The devastating earthquake that struck Morocco has left over 1,000 individuals dead and countless buildings damaged.
The earthquake, which was the most severe in Morocco in 120 years, affected areas from the Atlas Mountains to the historical city of Marrakech. The aftermath saw people in shock, fleeing their homes and seeking refuge in the streets.
State television captured the panic and fear as residents of Marrakech hesitated to re-enter potentially unstable buildings. Many chose to sleep outdoors, wrapping themselves in blankets for warmth.
Historical structures, including the renowned Koutoubia Mosque in Marrakech, sustained damage. The extent of this damage remains unclear.

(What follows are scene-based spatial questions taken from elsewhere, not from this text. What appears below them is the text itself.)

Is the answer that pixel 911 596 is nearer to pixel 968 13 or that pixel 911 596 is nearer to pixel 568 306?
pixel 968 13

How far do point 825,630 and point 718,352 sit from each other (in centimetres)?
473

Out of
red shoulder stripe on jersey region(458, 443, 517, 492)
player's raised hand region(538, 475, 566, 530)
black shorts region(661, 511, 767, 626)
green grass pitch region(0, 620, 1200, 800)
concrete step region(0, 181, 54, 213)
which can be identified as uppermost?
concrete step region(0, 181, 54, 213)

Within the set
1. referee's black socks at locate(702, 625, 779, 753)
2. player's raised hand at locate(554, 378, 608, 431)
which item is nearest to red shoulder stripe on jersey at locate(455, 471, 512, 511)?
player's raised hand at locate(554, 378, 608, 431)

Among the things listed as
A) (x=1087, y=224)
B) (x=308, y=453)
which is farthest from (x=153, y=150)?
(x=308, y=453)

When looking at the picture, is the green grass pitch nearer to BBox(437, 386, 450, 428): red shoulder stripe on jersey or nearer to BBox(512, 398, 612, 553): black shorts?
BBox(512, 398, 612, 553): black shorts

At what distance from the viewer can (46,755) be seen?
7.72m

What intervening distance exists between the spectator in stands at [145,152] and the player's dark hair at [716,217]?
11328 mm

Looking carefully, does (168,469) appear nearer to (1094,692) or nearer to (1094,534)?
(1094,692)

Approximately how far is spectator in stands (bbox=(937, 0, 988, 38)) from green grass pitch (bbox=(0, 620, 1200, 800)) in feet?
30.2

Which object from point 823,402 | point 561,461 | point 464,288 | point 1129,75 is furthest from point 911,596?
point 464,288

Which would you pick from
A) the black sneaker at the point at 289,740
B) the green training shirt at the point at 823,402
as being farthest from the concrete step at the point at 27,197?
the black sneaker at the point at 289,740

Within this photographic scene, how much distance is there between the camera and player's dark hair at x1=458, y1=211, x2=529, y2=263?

Videos also showcased the destruction of parts of the iconic red walls encircling the old city, a UNESCO World Heritage site.
Bill McGuire, a professor emeritus of geophysical and climate hazards at University College London, commented on the tragedy. He pointed out that in regions where destructive earthquakes are infrequent, buildings often aren't constructed to withstand such events. This results in significant casualties.
McGuire further added that aftershocks are expected, which could lead to more casualties and impede rescue operations, Breitbart reported.
Despite the global outpour of assistance offers, the Moroccan government has yet to formally request help. Such a request is necessary before international rescue teams can be deployed.
King Mohammed VI of Morocco has mobilized the armed forces to assist in the aftermath. This includes deploying air and land assets, specialized search and rescue teams, and a surgical field hospital.
Rescue operations continued throughout the night, with teams tirelessly searching for survivors amidst the rubble and debris. The village of Moulay Brahim, located south of Marrakech, was particularly affected, with many homes reduced to ruins.
Ayoub Toudite, a local resident, recounted the terrifying moments during the quake. He described the scene as chaotic, with people running and children crying. The devastation in his area resulted in 20 deaths and 30 injuries.
Leaders from around the world have extended their condolences and offered assistance. Countries such as Turkey, France, and Germany have proposed aid. Both Ukraine and Russia have also expressed their support for the Moroccan people.
The U.S. Geological Survey reported the quake's preliminary magnitude as 6.8. An aftershock with a magnitude of 4.9 occurred shortly after. The earthquake's epicenter was near the town of Ighil in Al Haouz Province, approximately 70 kilometers south of Marrakech.
Earthquakes of this magnitude are rare in North Africa. The recent quake is considered the strongest ever recorded in the region. Previous significant quakes in Morocco include the 1960 Agadir earthquake and the 2004 tremor near Al Hoceima.